I recieved a Cardiology III for Christmas from my wife, I like it but I get noise from my surroundings in it all the time.  If I'm using it in the back of the truck I have to shut off the power in the back to hear sometimes, going 3 makes it just that much more fun to try and hear something.  I really liked one of the medics I work with, he has bad hearing and uses a Littman amplified scope, it had really good sound and did a decent job at keeping ambient noise out.  Just so expensive


----------



## TransportJockey

Has anyone had any experience with Ultrascopes in the field? I've used a friends on a clinical shift in facility, but have never heard how they work in the truck.


----------



## T1medic

KEVD18 said:


> buy the best scope you can afford that is consistant with your level of certification/licensure.
> 
> i.e. basics dont need master cardiology scope.



Not to stir up anything but if a basic doesn't mind paying for one it's not a bad idea to invest in one. first if you plan on advanncing to  paramedic, as I do, then you already have a great piece of equipement to start with and a basic you still rely on manual BP's, sometimes if not all the time,so why not have a better piece of accoustical equipement, just because you don't have the training and skills why settle for sub-par equipement. Breath sounds are equally important for the basic as well. I have been o many BLS calls where I eeded to listen to breath sounds. I do agree to buy the best you can afford and a master cardiology is not necessarily required, but it doesn't hurt to have one if possible. I would definately noyt just settle for one of the cheap spragues, the ambient noise is awful and the two external tube design just has two much noise from rubbing together.


----------



## Sasha

I use a lightweight Littman. I did a bunch of the $15 dollar sprauge scopes, but they break easily and I am not gentle, and in the end I paid more for the $15 dollar ones than I would have with a Littman before I switched. I've had my Littman for about a year now and it has yet to let me down.

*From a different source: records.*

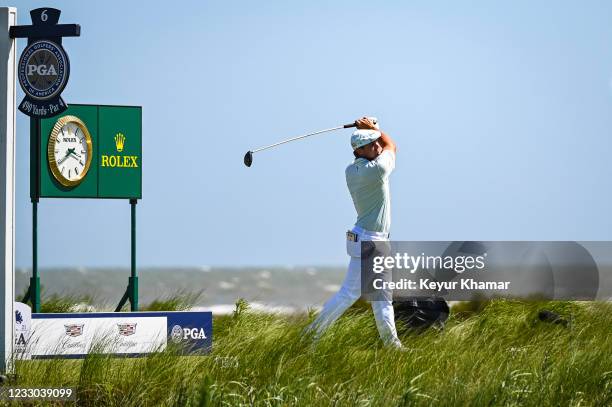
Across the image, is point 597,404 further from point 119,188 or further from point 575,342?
point 119,188

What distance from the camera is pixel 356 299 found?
1246cm

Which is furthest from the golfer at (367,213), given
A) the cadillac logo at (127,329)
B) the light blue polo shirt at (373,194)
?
Result: the cadillac logo at (127,329)

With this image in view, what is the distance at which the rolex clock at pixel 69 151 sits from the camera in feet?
51.6

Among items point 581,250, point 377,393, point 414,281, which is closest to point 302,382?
point 377,393

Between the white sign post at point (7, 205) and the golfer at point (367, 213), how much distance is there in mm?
3000

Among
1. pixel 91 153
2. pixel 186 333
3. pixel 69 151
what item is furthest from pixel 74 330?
pixel 91 153

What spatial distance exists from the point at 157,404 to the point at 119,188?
6.88 metres

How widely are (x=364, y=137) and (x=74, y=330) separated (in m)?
3.57

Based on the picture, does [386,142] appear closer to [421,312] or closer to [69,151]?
[421,312]

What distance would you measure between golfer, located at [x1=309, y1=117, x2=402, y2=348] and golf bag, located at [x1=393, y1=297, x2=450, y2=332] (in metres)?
1.33

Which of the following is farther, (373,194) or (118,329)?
(118,329)

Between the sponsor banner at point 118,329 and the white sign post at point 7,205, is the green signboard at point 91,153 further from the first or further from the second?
the white sign post at point 7,205

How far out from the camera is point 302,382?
9656mm

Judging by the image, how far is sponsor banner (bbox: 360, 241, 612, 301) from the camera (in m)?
14.0
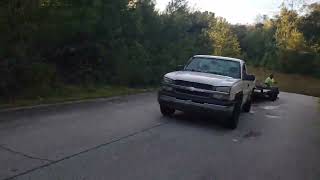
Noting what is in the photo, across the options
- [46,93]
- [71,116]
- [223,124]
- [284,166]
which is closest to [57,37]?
[46,93]

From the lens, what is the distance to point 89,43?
67.4 feet

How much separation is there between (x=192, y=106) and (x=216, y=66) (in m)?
2.09

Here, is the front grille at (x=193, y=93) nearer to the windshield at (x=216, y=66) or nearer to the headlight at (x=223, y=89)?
the headlight at (x=223, y=89)

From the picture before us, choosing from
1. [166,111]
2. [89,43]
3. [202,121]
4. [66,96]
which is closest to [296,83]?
[89,43]

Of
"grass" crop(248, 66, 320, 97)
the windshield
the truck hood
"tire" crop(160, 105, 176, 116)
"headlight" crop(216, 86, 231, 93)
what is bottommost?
"grass" crop(248, 66, 320, 97)

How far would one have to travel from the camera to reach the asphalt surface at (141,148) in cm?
657

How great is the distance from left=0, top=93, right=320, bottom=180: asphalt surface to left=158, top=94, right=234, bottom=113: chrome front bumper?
51 centimetres

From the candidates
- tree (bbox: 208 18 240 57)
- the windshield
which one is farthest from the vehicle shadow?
tree (bbox: 208 18 240 57)

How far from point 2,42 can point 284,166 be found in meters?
8.89

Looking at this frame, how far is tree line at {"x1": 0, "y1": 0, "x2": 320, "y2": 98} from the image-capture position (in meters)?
13.5

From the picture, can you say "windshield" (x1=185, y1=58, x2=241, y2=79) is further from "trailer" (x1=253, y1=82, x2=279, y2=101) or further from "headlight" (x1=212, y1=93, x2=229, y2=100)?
"trailer" (x1=253, y1=82, x2=279, y2=101)

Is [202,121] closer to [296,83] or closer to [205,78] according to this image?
[205,78]

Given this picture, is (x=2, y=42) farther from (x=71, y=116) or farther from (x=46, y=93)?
(x=71, y=116)

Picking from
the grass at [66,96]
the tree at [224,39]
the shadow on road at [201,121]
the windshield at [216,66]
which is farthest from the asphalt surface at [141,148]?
the tree at [224,39]
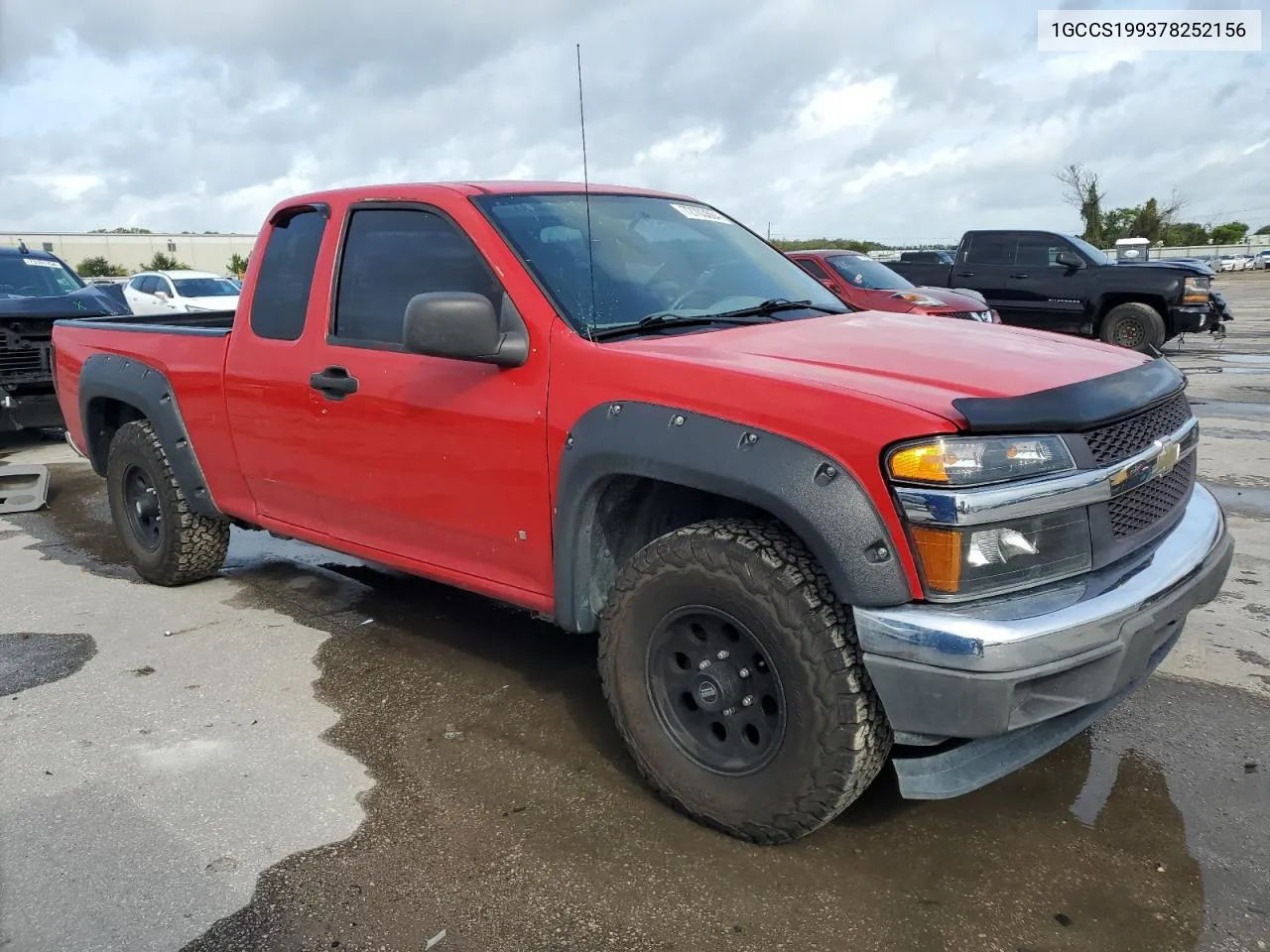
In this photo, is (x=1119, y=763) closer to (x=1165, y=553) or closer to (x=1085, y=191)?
(x=1165, y=553)

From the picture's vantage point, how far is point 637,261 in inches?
138

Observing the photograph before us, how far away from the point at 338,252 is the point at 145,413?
1.60 m

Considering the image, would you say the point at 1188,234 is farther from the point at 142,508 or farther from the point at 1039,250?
the point at 142,508

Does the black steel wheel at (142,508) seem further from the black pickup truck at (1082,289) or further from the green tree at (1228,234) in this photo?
the green tree at (1228,234)

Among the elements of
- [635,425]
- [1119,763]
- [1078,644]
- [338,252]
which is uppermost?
[338,252]

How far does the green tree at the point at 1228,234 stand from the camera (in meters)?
82.5

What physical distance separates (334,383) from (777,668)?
2.01 m

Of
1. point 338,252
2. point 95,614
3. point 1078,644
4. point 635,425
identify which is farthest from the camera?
point 95,614

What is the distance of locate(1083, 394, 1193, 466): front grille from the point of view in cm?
252

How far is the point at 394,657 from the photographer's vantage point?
165 inches

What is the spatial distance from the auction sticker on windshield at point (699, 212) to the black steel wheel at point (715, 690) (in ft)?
6.27

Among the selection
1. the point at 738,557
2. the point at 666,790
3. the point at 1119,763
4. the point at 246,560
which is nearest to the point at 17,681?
the point at 246,560

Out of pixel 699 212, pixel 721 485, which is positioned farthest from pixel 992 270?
pixel 721 485

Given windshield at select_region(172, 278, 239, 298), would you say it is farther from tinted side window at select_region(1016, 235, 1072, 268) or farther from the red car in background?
tinted side window at select_region(1016, 235, 1072, 268)
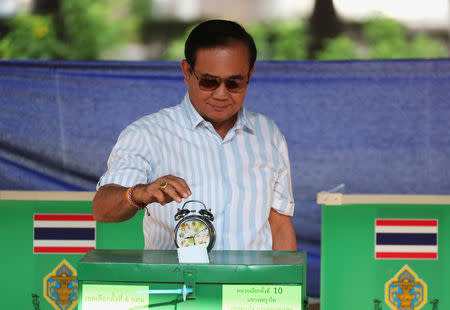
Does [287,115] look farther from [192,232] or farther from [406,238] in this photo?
[192,232]

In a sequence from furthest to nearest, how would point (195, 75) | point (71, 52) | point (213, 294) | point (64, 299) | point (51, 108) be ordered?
point (71, 52) → point (51, 108) → point (64, 299) → point (195, 75) → point (213, 294)

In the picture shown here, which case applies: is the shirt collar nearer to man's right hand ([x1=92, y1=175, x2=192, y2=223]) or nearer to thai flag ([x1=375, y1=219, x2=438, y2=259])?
man's right hand ([x1=92, y1=175, x2=192, y2=223])

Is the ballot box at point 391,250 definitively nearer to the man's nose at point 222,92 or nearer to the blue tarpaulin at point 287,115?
the blue tarpaulin at point 287,115

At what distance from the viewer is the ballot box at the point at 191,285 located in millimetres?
1391

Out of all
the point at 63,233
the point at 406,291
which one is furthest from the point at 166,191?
the point at 406,291

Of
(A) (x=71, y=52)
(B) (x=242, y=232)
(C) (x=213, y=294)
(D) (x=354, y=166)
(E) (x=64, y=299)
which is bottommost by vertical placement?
(E) (x=64, y=299)

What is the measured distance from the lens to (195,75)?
78.7 inches

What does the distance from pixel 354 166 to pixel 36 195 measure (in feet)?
5.80

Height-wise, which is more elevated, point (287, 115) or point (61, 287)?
point (287, 115)

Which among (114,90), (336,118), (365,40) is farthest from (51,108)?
(365,40)

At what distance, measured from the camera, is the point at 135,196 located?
158cm

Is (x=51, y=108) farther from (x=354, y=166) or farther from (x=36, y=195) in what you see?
(x=354, y=166)

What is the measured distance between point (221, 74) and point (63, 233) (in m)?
1.79

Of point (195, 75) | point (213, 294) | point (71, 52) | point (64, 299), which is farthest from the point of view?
point (71, 52)
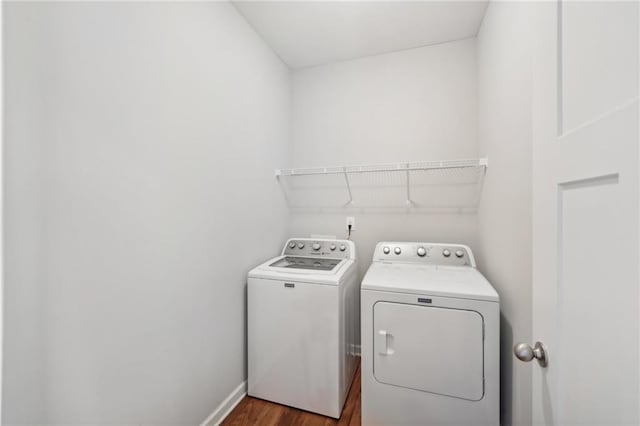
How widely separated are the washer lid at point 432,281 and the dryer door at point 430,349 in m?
0.09

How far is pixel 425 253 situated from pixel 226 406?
1.72m

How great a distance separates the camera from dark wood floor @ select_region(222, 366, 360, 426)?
5.22 ft

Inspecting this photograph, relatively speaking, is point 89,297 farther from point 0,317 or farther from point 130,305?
point 0,317

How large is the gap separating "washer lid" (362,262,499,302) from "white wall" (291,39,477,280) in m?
0.46

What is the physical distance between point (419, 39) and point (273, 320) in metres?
2.45

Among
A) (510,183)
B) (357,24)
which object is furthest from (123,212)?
(357,24)

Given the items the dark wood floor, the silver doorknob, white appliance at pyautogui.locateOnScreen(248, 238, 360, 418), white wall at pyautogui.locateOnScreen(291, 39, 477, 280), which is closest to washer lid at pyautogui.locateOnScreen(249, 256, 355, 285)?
white appliance at pyautogui.locateOnScreen(248, 238, 360, 418)

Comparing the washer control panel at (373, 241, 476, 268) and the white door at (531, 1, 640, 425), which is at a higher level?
the white door at (531, 1, 640, 425)

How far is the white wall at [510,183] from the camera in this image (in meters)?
1.09

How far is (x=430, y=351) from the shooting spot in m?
1.36

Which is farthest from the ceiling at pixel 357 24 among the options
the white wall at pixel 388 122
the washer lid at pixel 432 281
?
the washer lid at pixel 432 281

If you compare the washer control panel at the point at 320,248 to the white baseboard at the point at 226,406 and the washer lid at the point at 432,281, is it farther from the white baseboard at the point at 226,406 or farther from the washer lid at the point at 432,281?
the white baseboard at the point at 226,406

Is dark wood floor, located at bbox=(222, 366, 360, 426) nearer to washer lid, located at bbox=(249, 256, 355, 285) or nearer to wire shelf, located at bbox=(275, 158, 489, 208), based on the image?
washer lid, located at bbox=(249, 256, 355, 285)

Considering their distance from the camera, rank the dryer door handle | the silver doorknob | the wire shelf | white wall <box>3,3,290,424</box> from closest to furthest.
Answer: the silver doorknob
white wall <box>3,3,290,424</box>
the dryer door handle
the wire shelf
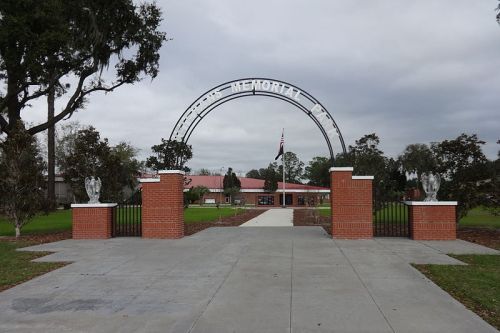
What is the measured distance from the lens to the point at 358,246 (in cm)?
1283

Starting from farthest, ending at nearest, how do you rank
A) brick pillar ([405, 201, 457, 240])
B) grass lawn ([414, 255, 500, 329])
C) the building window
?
the building window, brick pillar ([405, 201, 457, 240]), grass lawn ([414, 255, 500, 329])

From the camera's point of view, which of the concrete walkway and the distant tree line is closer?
the distant tree line

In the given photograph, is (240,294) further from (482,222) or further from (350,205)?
(482,222)

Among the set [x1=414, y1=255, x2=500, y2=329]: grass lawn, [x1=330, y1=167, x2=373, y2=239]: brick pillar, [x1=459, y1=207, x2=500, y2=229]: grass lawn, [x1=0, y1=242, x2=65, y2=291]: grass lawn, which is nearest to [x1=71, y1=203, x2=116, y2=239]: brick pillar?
Result: [x1=0, y1=242, x2=65, y2=291]: grass lawn

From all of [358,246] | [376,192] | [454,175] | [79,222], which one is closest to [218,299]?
[358,246]

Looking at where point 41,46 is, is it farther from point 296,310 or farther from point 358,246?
point 296,310

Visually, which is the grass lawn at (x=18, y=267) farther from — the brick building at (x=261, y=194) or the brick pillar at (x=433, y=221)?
the brick building at (x=261, y=194)

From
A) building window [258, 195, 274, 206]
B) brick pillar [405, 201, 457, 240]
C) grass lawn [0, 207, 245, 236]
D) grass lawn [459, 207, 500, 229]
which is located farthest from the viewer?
building window [258, 195, 274, 206]

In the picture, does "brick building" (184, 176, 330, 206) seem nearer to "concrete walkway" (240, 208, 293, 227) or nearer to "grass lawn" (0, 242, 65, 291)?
"concrete walkway" (240, 208, 293, 227)

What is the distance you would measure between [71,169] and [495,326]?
2479 centimetres

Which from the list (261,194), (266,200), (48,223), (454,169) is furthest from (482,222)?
(261,194)

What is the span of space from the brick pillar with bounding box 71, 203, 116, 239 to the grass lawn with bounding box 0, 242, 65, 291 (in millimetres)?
2716

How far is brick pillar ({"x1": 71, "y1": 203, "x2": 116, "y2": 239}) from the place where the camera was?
15.6 meters

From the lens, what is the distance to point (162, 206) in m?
15.4
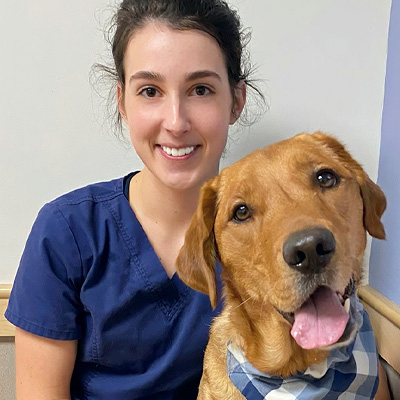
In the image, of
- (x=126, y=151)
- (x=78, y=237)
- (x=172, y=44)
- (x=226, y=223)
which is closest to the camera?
(x=226, y=223)

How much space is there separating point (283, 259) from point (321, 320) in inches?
6.9

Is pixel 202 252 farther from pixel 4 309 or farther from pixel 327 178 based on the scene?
pixel 4 309

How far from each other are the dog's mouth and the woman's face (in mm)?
→ 618


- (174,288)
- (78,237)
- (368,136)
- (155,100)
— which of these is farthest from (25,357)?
(368,136)

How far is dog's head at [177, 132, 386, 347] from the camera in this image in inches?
40.9

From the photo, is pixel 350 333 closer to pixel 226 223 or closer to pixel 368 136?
pixel 226 223

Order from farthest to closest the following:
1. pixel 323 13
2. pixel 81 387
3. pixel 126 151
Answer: pixel 126 151
pixel 323 13
pixel 81 387

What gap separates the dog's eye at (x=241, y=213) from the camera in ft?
4.19

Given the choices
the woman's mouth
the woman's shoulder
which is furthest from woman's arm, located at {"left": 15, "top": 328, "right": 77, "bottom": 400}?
the woman's mouth

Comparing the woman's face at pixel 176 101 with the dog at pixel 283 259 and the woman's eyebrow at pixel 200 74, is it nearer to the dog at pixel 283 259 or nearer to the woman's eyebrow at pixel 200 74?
the woman's eyebrow at pixel 200 74

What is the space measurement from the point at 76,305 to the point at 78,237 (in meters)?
0.23

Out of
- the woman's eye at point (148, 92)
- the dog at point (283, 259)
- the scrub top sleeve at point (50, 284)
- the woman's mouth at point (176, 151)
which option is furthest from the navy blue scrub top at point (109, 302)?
the woman's eye at point (148, 92)

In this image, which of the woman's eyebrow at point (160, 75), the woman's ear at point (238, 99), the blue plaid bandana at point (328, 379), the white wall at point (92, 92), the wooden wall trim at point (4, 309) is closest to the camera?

DO NOT LEAVE IT ON YOUR REAR VIEW MIRROR. The sun eats through the tubing! Learned that with $15 scope number 2 and 5. 

My class is required to carry our own scope, pen light, watch with a second hand and trauma shears (get the ones that can cut pennies. Endless amusement when you're bored in class.) I bought bulk pens and flash cards from Sams Club. You will write your arm off and flash cards will be your best friend. Get a notebook to keep all your student awards and licensure information in, and page protectors to keep it nice. High lighters are a good thing to have. A BIG ring for your flash cards, preferabbly attached to your keychain or belt loop. A good pair of boots is a good idea, I learned that after I stepped in a puddle of blood in black skid proof restaurant shoes and blood seeped into my socks. 

Helpful things to have on clinical is pocket sized note pads to write down info for SOAPs, extra pens, your own plastic tape (slide it on your stethescope and its like your own dispenser.). 

Also it's helpful to grab a few pairs of gloves when you start your clinical and shove them in your pocket, that way you're never scrambling for a pair when you need them, especially if you wear an "odd" size. I wear small gloves, always hard to find when you really need them, same thing with a friend who wears XL gloves.

And remember one thing, I know this is a little off topic but a cell phone is NOT required equipment for clinicals! They are nothing but trouble, in my experience and you shouldnt be focused on them anyway. I always manage to undo the keylock while moving and usually call people or take the ringer off silent, all while in my pocket and I haven't touched it. Nothing more embarrassing then being with a patient and all of a sudden your cell phone starts playing "Hakuna Matata"


----------



## Ridryder911

My recommendation for Basics on a stethoscope is to purchase one of the cheapest models available. You are not going to be able to detect murmurs, clicks, gallops, split sounds.. yet again, you won't know that anyway. 

When you get into cardiology portion of the Paramedic school, then purchase a high quality one for clinical settings or for your graduation gift. That is what I did. I purchased a Master Cardiology as a gift to myself and paid >$200 for it 28 years ago and still have it and it still works fine. 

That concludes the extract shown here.